I haven't finished it yet, I'm almost half way through hehe, but I'm loving it so far. 

6) Nintendo Power: Favorite graphic novel series or series you want to start

I actually haven't read any graphic novels in my life.
I have to do that someday. I'm going to write that down and find me some graphic novels.
(Hopefully, if I don't forget, which I probably will so whoops)
But padfootandprongs07 (aka Raeleen May) spoke of Locke & Key by Joe Hills and Gabriel Rodríguez in one of her video's and said that it was dark and twisted, and I like me some darkness and twistiness (that's probably not a word, but anyway). So yeah.
I want to read that one.

7) Super Mario: A character you'd like to squish like a Goomba

Next one, please...

8) Zelda: A newer fantasy that you consider to be a modern classic

I love fantasy, but have I read a fantasy novel that is sooo good that it can be a modern classic?...
Well, THAT is a good question.
... No, I don't think so. Nope. Nu-uh. Haven't got an answer.
============
• Challenge 1
Count the lines of the entries that contain the word "camera", and give only that number.
The text and the entries come from unrelated sources.

(Records of scene-based questions)
============
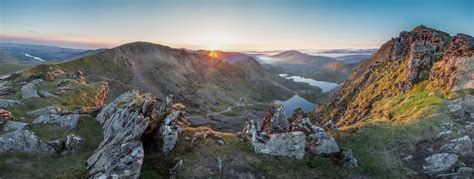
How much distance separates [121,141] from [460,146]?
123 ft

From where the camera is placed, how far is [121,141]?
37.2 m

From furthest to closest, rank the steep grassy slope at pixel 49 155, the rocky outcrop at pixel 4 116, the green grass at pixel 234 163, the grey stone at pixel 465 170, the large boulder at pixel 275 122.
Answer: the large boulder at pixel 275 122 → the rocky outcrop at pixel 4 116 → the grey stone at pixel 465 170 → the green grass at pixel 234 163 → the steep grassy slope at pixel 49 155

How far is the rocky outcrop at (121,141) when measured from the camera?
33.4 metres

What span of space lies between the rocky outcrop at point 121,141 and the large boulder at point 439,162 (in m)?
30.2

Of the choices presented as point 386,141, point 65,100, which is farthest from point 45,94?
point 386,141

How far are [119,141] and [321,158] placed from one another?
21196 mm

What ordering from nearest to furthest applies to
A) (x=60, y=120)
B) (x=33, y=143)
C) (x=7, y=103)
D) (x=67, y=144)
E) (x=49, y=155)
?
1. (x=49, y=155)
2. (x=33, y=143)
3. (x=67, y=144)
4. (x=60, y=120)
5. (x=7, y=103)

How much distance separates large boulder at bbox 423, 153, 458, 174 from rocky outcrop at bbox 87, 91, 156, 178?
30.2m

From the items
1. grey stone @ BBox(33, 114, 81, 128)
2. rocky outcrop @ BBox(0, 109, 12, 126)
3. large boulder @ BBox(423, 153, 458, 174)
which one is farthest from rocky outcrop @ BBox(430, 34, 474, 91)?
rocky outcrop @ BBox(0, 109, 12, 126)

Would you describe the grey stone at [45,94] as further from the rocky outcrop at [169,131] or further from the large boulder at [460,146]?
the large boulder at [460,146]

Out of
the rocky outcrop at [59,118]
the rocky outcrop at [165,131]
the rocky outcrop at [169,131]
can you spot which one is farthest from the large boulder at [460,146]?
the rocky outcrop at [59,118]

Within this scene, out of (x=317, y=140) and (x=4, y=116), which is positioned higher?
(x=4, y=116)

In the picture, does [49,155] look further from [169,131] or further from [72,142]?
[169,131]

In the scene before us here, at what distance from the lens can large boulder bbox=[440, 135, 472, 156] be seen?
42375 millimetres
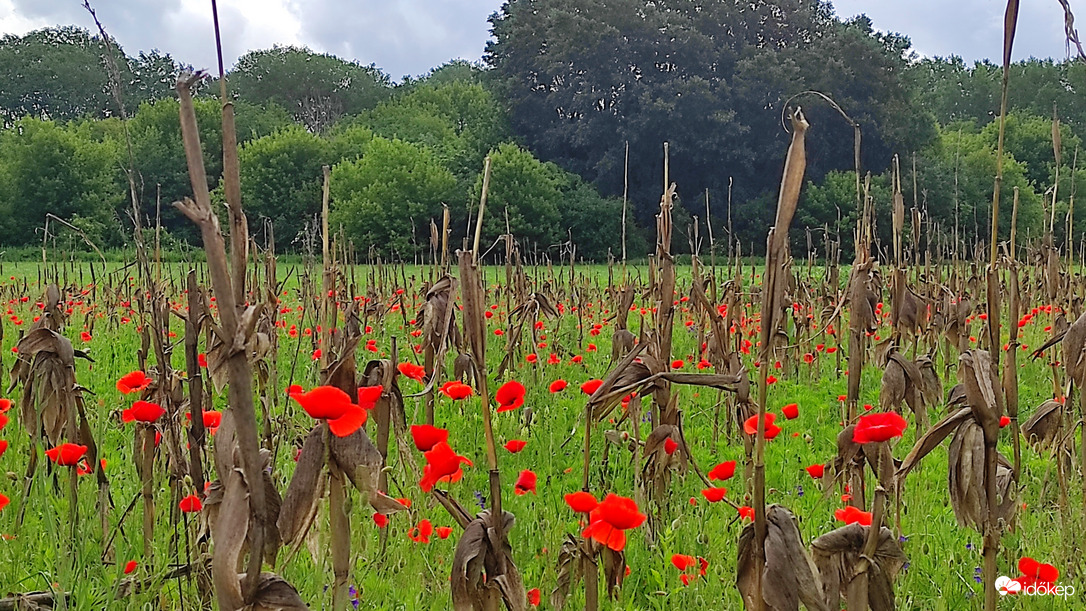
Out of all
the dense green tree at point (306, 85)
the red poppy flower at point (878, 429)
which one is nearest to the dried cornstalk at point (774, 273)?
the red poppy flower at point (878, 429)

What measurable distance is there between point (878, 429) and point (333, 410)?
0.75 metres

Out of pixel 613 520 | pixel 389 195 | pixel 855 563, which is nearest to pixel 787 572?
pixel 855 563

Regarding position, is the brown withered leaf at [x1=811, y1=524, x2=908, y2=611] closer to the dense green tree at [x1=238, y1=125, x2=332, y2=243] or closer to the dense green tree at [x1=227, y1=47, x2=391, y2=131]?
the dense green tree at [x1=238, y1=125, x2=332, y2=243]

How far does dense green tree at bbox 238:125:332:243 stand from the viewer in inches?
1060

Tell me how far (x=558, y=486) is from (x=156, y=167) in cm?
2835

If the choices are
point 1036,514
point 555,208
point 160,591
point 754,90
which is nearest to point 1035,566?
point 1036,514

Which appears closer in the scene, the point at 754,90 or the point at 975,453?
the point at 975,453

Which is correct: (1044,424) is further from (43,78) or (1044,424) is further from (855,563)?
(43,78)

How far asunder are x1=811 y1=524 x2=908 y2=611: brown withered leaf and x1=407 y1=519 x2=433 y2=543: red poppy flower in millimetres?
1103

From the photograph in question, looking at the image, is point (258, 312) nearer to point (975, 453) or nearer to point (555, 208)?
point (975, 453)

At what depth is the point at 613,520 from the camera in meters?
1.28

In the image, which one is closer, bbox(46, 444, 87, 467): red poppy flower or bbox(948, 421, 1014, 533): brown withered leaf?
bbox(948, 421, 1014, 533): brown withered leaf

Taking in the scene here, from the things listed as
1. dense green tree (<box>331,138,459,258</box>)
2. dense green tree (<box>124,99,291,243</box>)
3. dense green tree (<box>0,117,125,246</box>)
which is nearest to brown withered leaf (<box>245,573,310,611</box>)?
============
• Challenge 2
Proceed with the reading questionnaire from the point at which it ends.

• Task output 1
3

• Task output 2
9) Samus-Aran: Favorite Sci-Fi novel or one you want to read

I'm going for The Knife Of Never Letting Go for this one, and perhaps the whole Chaos Walking trilogy. Since I haven't read all of them yet, they are kind of both becomung my favorite and still Sci-Fi-novels I have to read.

10) Pokémon: Book editions you want to collect

I'm not much of a collector of different editions of books, but if there would be one book whose versions I'd like to collect, if there are many different versions of it, I think it would be Half Bad by Sally Green.
But here comes the funny part; I don't even have one edition of the book. So I still have to read it, but I've seen one or two different editions of the book and I WANT MY HANDS ON THEM.
That didn't sound dirty at all.

11) Donkey Kong: A book with original characters

An Ember In The Ashes by Sabaa Tahir, because they're so vivid and cool and nice and arghh. They're like a pallette you use for painting and all of them are such strong colours that it's impossible to ignore them and not love them even though some of them are gigantic douchebags.

12) Nintendo Fandom: Favorite Nintendo game(s) or game you really want

It looks so awesome, I've watched the game trailer a few times and each time I get all excited and each time I get sad BECAUSE I DON'T HAVE IT.
I really want that game!... She said whiningly.

Well, that's it for this blog post!
Until the next blog post, then! :)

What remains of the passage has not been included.